Credit unions are not-for-profit organizations that exist to serve their members. Similar to banks, credit unions accept deposits, offer loans, and provide financial services. However, at a credit union, you belong to and own part of the financial institution, which means the profits go back to you and other members in the form of lower interest rates and helpful lending solutions.
A low-income credit union is one in which a majority of its membership (50.01%) qualifies as low-income members as defined in Section 701.34 of the NCUA Rules and Regulations. Low-income members are those members who earn 80% or less than the median family income for the metropolitan area where they live or the national metropolitan area, whichever is greater. Median earnings may be substituted for median family income if it is more beneficial.
For members living outside a metropolitan area, low-income members are those members who earn 80% or less than the median family income for the statewide or national, non-metropolitan area median family income, whichever is greater. Low-income members are also those members enrolled as students in a college, university, high school, or vocational school.
NCD CU is a certified Minority Depository Institution (MDI), which means our percentage of potential minority members, current members, and board members must each exceed 50 percent.
Federally-insured credit unions offer a safe place for you to save your money, with deposits insured up to $250,000 per individual depositor. The National Credit Union Administration (NCUA) is an independent agency that administers the National Credit Union Share Insurance Fund (NCUSIF). Like the FDIC’s Deposit Insurance Fund, the NCUSIF is a federal insurance fund backed by the full faith and credit of the United States government. The NCUSIF insures member savings in federally-insured credit unions, which account for about 98 percent of all credit unions in the United States.
All federally-insured credit unions must prominently display the official NCUA insurance sign at each teller station and where insured account deposits are normally received in their principal place of business and in all branches. Federally insured credit unions are also required to display the official sign on their Internet page, if any, where they accept deposits or open accounts. No credit union may end its federal insurance without first notifying members.
On July 22, 2010, Congress permanently increased NCUA’s standard maximum share insurance coverage to $250,000. As a member of a federally-insured credit union, you do not pay directly for your share insurance protection. Your credit union places a deposit into the NCUSIF and pays an insurance assessment based on the total amount of insured shares and deposits in the credit union.

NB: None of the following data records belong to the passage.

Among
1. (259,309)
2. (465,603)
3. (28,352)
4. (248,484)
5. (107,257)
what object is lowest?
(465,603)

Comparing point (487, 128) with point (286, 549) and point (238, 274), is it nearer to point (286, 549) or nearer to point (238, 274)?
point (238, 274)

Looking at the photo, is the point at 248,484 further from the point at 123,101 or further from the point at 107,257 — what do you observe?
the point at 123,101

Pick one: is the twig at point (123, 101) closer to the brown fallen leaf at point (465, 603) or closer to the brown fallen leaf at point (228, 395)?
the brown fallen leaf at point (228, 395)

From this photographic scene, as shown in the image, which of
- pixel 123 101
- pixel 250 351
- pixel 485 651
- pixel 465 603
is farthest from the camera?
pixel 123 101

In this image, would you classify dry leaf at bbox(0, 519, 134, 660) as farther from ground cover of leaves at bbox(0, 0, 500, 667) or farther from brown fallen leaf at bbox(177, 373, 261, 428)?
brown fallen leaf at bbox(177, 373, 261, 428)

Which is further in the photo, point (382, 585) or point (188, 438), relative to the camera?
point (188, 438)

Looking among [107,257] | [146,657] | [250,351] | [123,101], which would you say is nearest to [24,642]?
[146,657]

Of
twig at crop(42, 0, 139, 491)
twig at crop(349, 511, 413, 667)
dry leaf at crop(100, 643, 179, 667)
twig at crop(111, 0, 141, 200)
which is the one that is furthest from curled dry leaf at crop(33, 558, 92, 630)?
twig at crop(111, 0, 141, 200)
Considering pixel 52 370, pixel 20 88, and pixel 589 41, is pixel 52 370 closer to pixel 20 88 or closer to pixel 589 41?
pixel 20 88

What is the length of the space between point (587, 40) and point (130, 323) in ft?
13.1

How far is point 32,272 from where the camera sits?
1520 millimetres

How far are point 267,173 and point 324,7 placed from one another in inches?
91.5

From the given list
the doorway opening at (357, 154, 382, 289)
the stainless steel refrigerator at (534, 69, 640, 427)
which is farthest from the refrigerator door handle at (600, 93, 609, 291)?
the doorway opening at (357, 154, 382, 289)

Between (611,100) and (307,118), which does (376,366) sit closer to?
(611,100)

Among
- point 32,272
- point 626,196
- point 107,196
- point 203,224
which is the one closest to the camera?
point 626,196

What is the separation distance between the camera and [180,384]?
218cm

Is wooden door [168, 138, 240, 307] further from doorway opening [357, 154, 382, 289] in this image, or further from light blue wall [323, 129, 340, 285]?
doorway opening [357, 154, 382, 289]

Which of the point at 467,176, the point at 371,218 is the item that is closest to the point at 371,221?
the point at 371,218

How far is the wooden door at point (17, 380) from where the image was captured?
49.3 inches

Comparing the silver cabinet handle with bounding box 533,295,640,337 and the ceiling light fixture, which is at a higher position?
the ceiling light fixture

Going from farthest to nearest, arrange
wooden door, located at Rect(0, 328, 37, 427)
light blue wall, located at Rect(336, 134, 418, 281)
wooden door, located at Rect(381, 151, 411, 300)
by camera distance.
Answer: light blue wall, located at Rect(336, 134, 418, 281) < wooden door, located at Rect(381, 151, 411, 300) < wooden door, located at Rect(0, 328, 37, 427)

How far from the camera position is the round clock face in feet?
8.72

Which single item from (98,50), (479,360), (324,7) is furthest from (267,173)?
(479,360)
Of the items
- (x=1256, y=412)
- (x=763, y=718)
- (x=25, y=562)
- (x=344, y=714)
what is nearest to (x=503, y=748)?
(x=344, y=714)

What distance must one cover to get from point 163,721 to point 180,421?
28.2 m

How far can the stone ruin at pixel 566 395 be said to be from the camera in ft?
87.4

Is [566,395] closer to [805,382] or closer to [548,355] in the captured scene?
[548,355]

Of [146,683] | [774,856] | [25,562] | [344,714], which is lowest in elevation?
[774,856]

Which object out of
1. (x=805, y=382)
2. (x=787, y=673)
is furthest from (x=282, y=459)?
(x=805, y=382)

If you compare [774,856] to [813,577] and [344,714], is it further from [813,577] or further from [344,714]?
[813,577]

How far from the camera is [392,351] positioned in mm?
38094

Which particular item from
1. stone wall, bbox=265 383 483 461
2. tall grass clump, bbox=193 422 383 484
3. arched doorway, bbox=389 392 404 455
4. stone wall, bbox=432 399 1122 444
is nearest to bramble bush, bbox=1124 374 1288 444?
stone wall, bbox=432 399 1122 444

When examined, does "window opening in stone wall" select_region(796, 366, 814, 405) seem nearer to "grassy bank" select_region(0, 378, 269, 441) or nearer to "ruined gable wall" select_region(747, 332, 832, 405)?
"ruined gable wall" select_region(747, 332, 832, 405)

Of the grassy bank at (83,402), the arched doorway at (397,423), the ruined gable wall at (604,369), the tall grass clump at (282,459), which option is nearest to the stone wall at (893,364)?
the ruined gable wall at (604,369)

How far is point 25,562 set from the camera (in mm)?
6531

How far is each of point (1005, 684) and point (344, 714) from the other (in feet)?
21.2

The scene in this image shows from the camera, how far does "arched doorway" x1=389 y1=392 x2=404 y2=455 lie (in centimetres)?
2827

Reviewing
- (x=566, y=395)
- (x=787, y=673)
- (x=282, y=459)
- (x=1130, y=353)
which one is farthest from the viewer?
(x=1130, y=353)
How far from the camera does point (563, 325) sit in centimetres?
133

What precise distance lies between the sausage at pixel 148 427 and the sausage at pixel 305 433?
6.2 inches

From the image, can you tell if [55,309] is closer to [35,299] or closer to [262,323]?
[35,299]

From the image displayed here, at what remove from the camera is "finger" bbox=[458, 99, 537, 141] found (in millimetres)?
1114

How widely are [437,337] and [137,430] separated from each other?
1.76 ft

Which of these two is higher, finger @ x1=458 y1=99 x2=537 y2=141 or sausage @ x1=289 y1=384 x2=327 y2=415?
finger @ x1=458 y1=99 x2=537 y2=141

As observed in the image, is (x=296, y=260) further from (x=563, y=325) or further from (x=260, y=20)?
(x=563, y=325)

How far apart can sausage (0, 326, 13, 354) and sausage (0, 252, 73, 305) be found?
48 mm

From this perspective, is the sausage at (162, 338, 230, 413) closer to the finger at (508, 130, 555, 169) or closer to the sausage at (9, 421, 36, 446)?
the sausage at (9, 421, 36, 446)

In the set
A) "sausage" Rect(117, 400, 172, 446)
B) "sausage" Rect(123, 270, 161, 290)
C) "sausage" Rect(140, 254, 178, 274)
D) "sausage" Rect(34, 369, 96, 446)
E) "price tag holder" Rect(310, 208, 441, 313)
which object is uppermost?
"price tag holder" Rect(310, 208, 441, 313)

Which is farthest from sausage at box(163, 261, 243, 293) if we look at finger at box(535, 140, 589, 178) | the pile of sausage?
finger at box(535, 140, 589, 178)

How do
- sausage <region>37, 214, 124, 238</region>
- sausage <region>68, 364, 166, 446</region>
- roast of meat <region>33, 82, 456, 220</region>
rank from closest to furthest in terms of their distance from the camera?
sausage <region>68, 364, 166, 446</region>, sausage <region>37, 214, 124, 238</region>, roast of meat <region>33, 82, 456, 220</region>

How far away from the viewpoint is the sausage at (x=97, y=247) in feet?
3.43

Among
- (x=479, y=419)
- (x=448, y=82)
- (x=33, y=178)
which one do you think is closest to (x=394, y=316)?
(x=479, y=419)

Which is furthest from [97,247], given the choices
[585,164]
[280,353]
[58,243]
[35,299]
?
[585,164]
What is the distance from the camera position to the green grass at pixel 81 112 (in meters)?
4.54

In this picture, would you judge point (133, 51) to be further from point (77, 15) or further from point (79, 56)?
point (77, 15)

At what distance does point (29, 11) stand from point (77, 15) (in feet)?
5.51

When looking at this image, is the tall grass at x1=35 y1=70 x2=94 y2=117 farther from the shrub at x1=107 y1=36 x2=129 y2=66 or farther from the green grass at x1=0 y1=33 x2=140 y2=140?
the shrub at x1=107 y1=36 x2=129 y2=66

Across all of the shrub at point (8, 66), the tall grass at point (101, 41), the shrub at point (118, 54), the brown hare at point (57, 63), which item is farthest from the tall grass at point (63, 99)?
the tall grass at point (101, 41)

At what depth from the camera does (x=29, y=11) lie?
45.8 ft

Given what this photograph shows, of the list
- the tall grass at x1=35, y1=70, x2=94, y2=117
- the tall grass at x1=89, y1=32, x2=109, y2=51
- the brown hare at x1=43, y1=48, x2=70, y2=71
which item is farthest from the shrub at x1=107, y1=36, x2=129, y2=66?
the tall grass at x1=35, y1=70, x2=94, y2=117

NCUA share insurance covers all types of deposits received at a federally-insured credit union, including deposits in a share draft account, share savings account, or time deposit such as a share certificate. NCUA insurance covers depositors’ accounts at each federally-insured credit union, dollar-for-dollar, including principal and any accrued interest through the date of the insured credit union’s closing, up to the insurance limit.
The NCUA does not insure money invested in stocks, bonds, mutual funds, life insurance policies, annuities, or municipal securities, even if these non-deposit investments or insurance products are sold at a federally-insured credit union. Credit unions often provide these services to their members through third parties. The non-deposit investment and insurance products offered by third parties are not insured by the National Credit Union Share Insurance Fund (NCUSIF). In locations where non-deposit investment and insurance products are recommended or sold to members, credit unions are required to disclose that the products:
In addition, the NCUA does not insure safe deposit boxes or their contents. The NCUA does not insure U.S. Treasury bills, bonds, or notes, but these investments are backed by the full faith and credit of the United States government.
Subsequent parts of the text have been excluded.